ASSIGNMENT >>
In the news report on the Combs indictment, answer each question:
(a) Where was Combs arrested?
(b) How many counts and how many pages does the indictment have?
(c) On what three things does the indictment say his alleged conspiracy relied?

PASSAGE SHOWN >>
Start of Block

Sean “Diddy” Combs is facing charges of sex trafficking and racketeering, according to a federal indictment unsealed on Tuesday that alleged he also engaged in kidnapping, forced labor, bribery and other crimes.

Combs was arrested in connection with the charges late on Monday in Manhattan, roughly six months after federal authorities conducting a sex-trafficking investigation raided his luxurious homes in Los Angeles and Miami.

The three-count, 14-page indictment alleges racketeering conspiracy, sex trafficking by force, fraud, or coercion, and transportation to engage in prostitution.

The document contains remarkably graphic details, including that Combs would force sex trafficking victims to engage in group sex acts with associates of his that he referred to as “freak offs” – sometimes for days at a time – while he recorded video of the encounters and masturbated to them. The encounters would last for days and were so physically exerting on him and his victims – whom he would force to ingest drugs – that all “typically received IV fluids to recover” in the aftermath, the indictment said.

“For decades, SEAN COMBS, a/k/a ‘Puff Daddy,’ a/k/a ‘P Diddy,’ a/k/a ‘Diddy,’ a/k/a ‘PD,’ a/k/a ‘Love,’ the defendant, abused, threatened, and coerced women and others around him to fulfill his sexual desires, protect his reputation, and conceal his conduct,” the indictment reads.

Comb’s alleged criminal conspiracy, the indictment says, “relied on employees, resources, and influence of the multi-faceted business empire that he led and controlled – creating a criminal enterprise whose members and associates engaged in, and attempted to engage in, among other crimes, sex trafficking, forced labor, kidnapping, arson, bribery, and obstruction of justice”.

The indictment made it a point to say that Combs would also task his employees with providing everything from lubricant to drugs for the alleged freak offs.

End of Block

PROVIDED INFORMATION >>
Start of Block

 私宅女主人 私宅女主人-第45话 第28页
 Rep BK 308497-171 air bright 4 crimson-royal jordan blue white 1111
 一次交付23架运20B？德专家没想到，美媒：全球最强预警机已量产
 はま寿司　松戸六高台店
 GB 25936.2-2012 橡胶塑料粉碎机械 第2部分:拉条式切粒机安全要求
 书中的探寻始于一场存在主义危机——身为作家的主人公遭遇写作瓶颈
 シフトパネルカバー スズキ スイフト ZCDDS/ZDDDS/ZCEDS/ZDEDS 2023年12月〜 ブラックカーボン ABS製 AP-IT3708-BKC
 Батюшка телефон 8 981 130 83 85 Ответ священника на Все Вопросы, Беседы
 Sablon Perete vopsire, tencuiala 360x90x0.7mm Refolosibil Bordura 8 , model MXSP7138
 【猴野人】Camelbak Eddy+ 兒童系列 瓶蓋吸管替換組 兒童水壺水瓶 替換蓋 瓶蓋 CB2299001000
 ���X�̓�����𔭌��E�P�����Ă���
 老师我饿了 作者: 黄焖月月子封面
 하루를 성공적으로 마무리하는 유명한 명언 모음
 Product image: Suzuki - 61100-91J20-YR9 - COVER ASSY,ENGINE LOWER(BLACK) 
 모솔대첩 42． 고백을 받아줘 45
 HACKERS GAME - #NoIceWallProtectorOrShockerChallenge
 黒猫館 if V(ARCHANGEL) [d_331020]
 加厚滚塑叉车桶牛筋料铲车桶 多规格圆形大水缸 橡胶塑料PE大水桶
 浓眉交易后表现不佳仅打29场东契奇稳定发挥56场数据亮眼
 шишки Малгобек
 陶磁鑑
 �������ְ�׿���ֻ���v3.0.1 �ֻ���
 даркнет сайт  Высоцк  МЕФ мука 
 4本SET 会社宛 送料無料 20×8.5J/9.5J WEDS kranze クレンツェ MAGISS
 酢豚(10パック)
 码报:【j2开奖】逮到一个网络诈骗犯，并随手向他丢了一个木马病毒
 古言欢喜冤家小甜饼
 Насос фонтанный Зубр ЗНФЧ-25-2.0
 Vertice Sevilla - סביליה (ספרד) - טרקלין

End of Block

ANSWER SPACE >>
(a) In Manhattan, late on Monday.
(b) Three counts and 14 pages.
(c) The employees, resources, and influence of the multi-faceted business empire that he led and controlled.